§ Exercise requirements: Please output exactly the run of lines that starts at the line with "Could you say" and ends at the last line of the records below.

(Some records)

>>

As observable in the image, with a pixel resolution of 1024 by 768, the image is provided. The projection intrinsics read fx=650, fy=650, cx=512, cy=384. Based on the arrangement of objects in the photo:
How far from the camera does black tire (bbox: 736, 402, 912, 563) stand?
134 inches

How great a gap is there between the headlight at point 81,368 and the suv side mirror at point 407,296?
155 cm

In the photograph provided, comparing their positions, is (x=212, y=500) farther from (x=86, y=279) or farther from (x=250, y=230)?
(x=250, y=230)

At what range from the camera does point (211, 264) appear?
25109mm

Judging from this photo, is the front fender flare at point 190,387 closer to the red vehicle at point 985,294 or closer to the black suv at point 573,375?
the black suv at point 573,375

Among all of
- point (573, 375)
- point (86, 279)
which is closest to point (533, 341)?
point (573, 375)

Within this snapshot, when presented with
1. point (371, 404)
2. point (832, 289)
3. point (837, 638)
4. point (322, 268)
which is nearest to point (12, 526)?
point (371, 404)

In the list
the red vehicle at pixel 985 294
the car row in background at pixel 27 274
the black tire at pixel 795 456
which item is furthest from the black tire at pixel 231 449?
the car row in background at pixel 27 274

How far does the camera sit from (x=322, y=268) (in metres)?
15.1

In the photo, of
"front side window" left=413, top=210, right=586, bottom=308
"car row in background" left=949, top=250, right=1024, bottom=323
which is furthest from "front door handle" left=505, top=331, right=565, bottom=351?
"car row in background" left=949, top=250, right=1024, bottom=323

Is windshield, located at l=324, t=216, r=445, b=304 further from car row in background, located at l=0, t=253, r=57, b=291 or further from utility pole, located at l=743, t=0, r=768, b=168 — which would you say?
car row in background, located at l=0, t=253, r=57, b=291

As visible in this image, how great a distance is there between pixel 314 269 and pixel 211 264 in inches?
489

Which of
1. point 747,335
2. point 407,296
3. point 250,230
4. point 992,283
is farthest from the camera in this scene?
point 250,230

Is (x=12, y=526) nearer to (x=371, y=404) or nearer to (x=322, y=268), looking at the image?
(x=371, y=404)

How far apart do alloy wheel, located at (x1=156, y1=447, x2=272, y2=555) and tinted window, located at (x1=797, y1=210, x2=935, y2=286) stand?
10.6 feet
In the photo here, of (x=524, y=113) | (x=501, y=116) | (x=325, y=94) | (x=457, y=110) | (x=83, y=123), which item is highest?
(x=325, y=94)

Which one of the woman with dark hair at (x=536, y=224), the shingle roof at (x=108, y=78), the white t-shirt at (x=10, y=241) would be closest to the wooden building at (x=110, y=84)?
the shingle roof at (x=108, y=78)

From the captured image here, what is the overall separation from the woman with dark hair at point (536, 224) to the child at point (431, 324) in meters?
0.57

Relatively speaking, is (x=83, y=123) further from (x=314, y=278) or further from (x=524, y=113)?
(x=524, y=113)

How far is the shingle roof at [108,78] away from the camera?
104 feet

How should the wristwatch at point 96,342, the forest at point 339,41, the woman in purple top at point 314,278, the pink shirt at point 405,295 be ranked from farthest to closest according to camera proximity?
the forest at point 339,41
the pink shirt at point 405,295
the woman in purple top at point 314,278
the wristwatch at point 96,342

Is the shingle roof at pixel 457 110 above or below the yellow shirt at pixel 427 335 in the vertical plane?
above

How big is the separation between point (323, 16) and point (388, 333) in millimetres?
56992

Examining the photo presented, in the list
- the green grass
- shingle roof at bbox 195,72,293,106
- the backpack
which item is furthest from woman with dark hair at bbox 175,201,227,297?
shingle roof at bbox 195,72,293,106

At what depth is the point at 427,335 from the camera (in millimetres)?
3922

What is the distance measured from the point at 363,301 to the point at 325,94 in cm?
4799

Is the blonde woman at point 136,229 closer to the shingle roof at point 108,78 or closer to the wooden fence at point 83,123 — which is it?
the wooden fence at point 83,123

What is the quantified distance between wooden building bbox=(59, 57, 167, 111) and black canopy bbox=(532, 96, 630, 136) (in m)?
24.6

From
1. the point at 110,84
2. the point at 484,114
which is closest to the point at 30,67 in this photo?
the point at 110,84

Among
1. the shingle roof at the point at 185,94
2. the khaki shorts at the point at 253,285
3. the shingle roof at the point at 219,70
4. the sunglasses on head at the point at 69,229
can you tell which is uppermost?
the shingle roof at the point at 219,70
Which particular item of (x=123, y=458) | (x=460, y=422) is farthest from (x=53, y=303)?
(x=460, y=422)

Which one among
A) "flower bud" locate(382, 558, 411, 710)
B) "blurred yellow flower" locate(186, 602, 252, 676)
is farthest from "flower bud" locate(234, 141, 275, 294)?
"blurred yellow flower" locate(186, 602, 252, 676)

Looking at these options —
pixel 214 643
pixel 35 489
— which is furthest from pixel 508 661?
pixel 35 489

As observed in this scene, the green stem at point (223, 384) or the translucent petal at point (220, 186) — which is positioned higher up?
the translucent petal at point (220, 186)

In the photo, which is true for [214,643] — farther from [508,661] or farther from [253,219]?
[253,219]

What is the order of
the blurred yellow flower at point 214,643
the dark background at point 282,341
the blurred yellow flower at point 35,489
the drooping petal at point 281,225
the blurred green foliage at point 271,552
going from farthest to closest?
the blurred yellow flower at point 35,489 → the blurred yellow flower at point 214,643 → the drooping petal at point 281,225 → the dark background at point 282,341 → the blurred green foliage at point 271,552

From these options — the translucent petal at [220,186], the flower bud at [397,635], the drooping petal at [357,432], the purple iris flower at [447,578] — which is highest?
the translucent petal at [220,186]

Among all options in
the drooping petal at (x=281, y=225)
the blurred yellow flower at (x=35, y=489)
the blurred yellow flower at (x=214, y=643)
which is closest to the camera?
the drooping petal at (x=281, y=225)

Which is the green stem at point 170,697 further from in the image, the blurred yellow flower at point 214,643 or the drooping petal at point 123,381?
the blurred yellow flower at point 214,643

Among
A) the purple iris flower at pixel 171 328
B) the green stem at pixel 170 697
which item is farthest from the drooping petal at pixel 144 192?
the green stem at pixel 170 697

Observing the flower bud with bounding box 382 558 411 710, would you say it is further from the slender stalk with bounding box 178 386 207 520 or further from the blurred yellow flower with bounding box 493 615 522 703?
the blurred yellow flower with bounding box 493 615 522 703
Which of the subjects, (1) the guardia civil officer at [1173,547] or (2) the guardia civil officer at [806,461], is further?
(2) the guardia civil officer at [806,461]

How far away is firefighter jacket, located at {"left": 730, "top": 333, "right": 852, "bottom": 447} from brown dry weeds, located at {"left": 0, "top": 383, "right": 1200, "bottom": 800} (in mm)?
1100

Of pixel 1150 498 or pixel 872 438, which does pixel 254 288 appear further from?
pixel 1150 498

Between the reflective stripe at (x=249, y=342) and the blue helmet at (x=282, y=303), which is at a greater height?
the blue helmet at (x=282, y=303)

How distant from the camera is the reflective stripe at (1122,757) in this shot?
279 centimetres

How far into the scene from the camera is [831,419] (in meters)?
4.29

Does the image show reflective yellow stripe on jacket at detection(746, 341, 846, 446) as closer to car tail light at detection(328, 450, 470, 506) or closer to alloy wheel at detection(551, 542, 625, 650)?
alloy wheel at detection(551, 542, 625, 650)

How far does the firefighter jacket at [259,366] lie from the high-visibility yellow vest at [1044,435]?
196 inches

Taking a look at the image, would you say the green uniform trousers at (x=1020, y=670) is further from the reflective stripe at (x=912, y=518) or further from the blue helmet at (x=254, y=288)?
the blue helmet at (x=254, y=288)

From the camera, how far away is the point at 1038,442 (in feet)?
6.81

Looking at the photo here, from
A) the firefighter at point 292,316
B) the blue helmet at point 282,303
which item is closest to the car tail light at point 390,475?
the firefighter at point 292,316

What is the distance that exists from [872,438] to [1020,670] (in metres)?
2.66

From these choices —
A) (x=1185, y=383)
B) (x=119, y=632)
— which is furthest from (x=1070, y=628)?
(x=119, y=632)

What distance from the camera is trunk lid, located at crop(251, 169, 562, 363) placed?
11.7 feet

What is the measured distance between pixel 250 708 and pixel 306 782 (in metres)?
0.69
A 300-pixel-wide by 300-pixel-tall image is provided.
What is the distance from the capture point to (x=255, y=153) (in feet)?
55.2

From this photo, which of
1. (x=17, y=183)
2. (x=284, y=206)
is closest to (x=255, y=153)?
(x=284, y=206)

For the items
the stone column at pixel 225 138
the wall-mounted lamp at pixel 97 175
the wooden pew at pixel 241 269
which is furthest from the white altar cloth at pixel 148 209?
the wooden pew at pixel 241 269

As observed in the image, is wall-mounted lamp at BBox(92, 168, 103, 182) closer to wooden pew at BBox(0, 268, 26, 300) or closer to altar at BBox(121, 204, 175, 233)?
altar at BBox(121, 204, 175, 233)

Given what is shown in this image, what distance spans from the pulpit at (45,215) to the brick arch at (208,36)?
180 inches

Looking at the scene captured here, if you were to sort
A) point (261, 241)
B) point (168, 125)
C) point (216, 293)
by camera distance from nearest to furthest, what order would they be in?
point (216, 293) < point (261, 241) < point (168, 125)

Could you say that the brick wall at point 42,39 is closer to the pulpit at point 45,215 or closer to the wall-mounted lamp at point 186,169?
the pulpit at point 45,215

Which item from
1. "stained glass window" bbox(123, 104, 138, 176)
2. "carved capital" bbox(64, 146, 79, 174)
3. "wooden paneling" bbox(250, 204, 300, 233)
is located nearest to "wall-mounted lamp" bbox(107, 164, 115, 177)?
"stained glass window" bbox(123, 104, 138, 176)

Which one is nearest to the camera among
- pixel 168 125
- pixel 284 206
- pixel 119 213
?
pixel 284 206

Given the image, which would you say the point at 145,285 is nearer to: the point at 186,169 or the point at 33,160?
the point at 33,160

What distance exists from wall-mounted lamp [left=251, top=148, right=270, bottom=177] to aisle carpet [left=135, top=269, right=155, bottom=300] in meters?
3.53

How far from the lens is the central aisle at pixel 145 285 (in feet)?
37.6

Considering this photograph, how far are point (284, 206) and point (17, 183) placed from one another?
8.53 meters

<<

§ Response to the exercise:
Could you say that the brick wall at point 42,39 is closer to the pulpit at point 45,215 or closer to the wall-mounted lamp at point 186,169?
the pulpit at point 45,215

Which item from
1. "stained glass window" bbox(123, 104, 138, 176)
2. "carved capital" bbox(64, 146, 79, 174)
3. "wooden paneling" bbox(250, 204, 300, 233)
is located nearest to "wall-mounted lamp" bbox(107, 164, 115, 177)?
"stained glass window" bbox(123, 104, 138, 176)

Which one is nearest to the camera among
- pixel 168 125
- pixel 284 206
- pixel 119 213
?
pixel 284 206

Given the image, which would you say the point at 145,285 is nearer to: the point at 186,169 or the point at 33,160?
the point at 33,160

What distance exists from wall-mounted lamp [left=251, top=148, right=270, bottom=177] to aisle carpet [left=135, top=269, right=155, bottom=300] in meters?
3.53

How far from the lens is the central aisle at pixel 145 285 (in feet)?
37.6

Considering this photograph, how far are point (284, 206) and point (17, 183) placed from one another?
8.53 meters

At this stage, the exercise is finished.